Film violenti per bambini intelligenti

Come la violenza può creare una catarsi positiva.

Può la violenza essere giusta? O giustificarsi in qualche modo?

Recentemente la pubblicità di una famosa marca di merendine italiane ha fatto esplodere il dibattito se sia giusto mostrare immagini “forti” che potrebbero condizionare negativamente il pubblico sensibile.

Tali polemiche non sono certo nuove nel mondo dei media e della comunicazione in generale.

Agli inizi degli anni 2000 al cinema c’è stata l’esplosione dei cosiddetti slusher movies, una categoria di film horror dove la violenza e la tortura la fanno da padroni (sulla scia del successo della saga di Saw-L’enigmista). A livello di pubblico tali film hnno sempre avuto un discreto successo, mnetre a livello di critica sono sempre stati bistrattati proprio per la loro violenza, elaborata ma considerata degna dei film di serie (Z) B.

Tutto il contrario per quanto riguarda la fiction e le serie televisive dove, negli stessi anni, la “banalità del male”, condita da sesso e violenza sfrenata, viene mostrata nelle serie HBO prima (The Sopranos, Oz, Game Of Thrones…) e, in Italia, Sky poi (Romanzo criminale e Gomorra-la Serie) raggiungendo buoni risualtati sia di pubblico ma soprattutto di critica. In questo caso infatti venne esaltata proprio la capacità di tali show di riuscire a rappresentare realisticamente situazioni e personaggi “estremi” senza mai edulcorare nulla.

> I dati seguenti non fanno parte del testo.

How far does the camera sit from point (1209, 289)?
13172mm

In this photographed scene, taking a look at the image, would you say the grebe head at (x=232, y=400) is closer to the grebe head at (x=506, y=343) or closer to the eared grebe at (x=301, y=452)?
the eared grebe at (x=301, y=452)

Quindi violenza sì o violenza no? Diciamo che ci sono almeno tre cosiderazioni da fare al riguardo.

Nel suo saggio Voglio vedere il sangue il docente di storia e critica del cinema Leonardo Gandini esplora e indaga le forme di violenza audiovisiva e prova a tracciarne un profilo che riguarda sia il lato “estetico” (come questi vengano rappresentati) sia il lato morale (cosa suscitano questi film);

Il libro è suddiviso in 3 macro-capitoli: SGUARDO, FORMA e MORALE.

Nel primo capitolo si parla dell’attrattività che esercita la violenza sullo spettatore. È, infatti, innegabile che la violenza abbia una “forza attrattiva” particolare che si manifesta soprattutto nello sguardo. Un’attrattività che è accertata storicamente (dagli spettacoli di gladiatori fino ai concerti classici durante le dimostrazioni di anatomia nel 700) e che sembra essere connaturata nell’essere umano.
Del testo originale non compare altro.